Short text fragments from websites
== Segment start ==
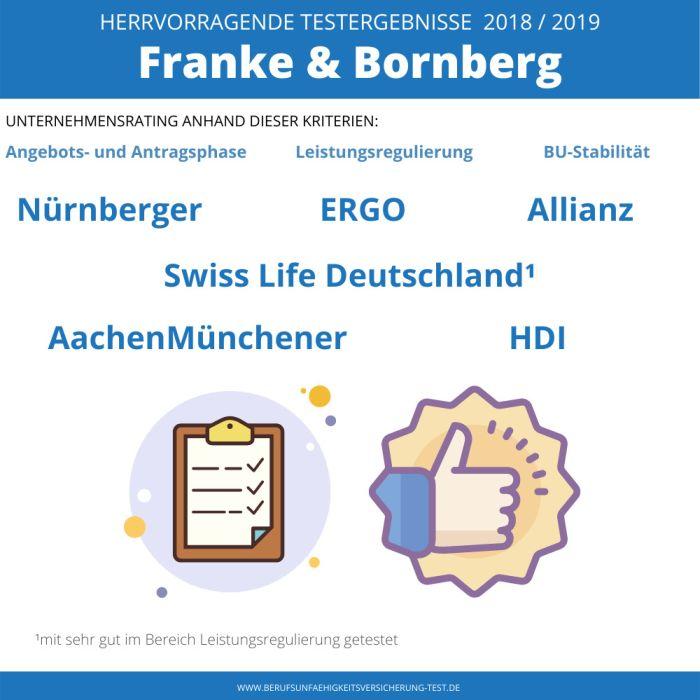 BU Test von Franke und Bornberg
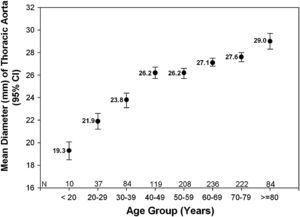 Diámetro aórtico torácico por década. Age Group (Years): grupo de edad (años); Mean Diameter (mm)of Thoracic Aorta (95% CI): diámetro aórtico torácico medio (mm) (intervalo de confianza del 95%).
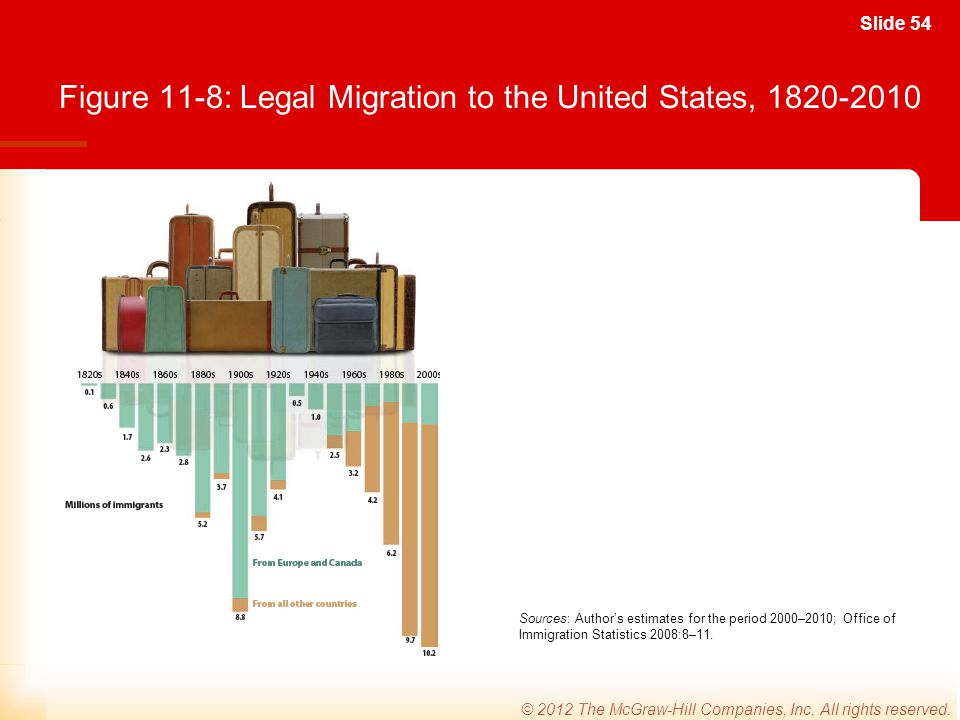 Figure 11-8: Legal Migration to the United States, 1820-2010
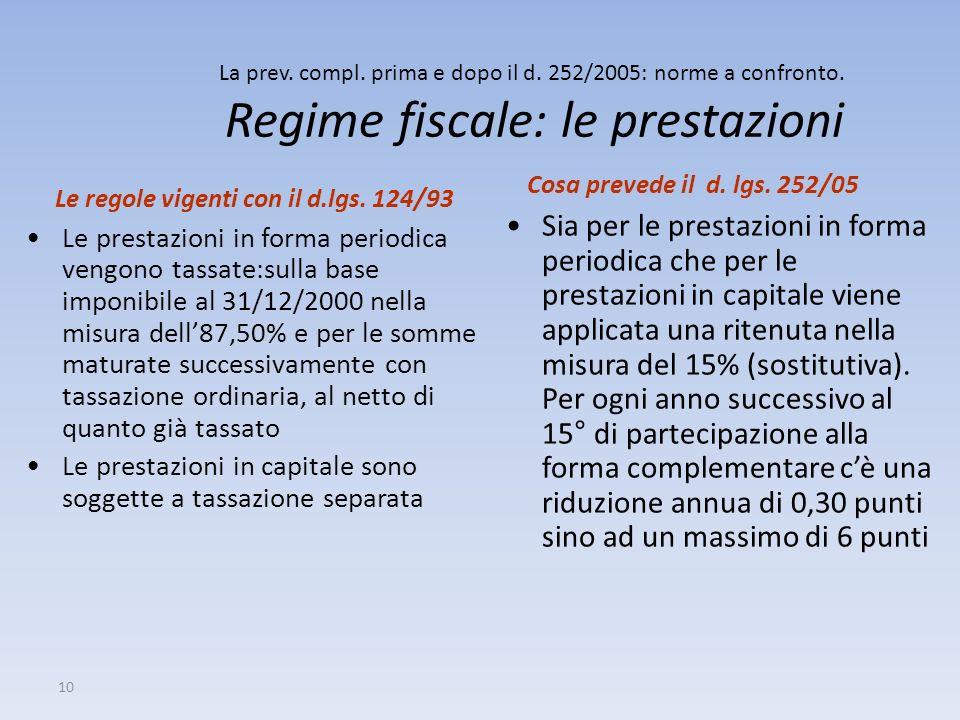 Le regole vigenti con il d.lgs. 124/93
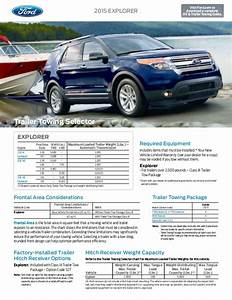 2015 Ford Explorer Towing Capacity Information Bloomington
== Segment end ==
■ Try it:
Transcribe exactly the span of lines that opens with the line holding "Diámetro aórtico torácico por" and closes with the last line of the entries above. Omit pictures.

■ Your response:
 Diámetro aórtico torácico por década. Age Group (Years): grupo de edad (años); Mean Diameter (mm)of Thoracic Aorta (95% CI): diámetro aórtico torácico medio (mm) (intervalo de confianza del 95%).
 Figure 11-8: Legal Migration to the United States, 1820-2010
 Le regole vigenti con il d.lgs. 124/93
 2015 Ford Explorer Towing Capacity Information Bloomington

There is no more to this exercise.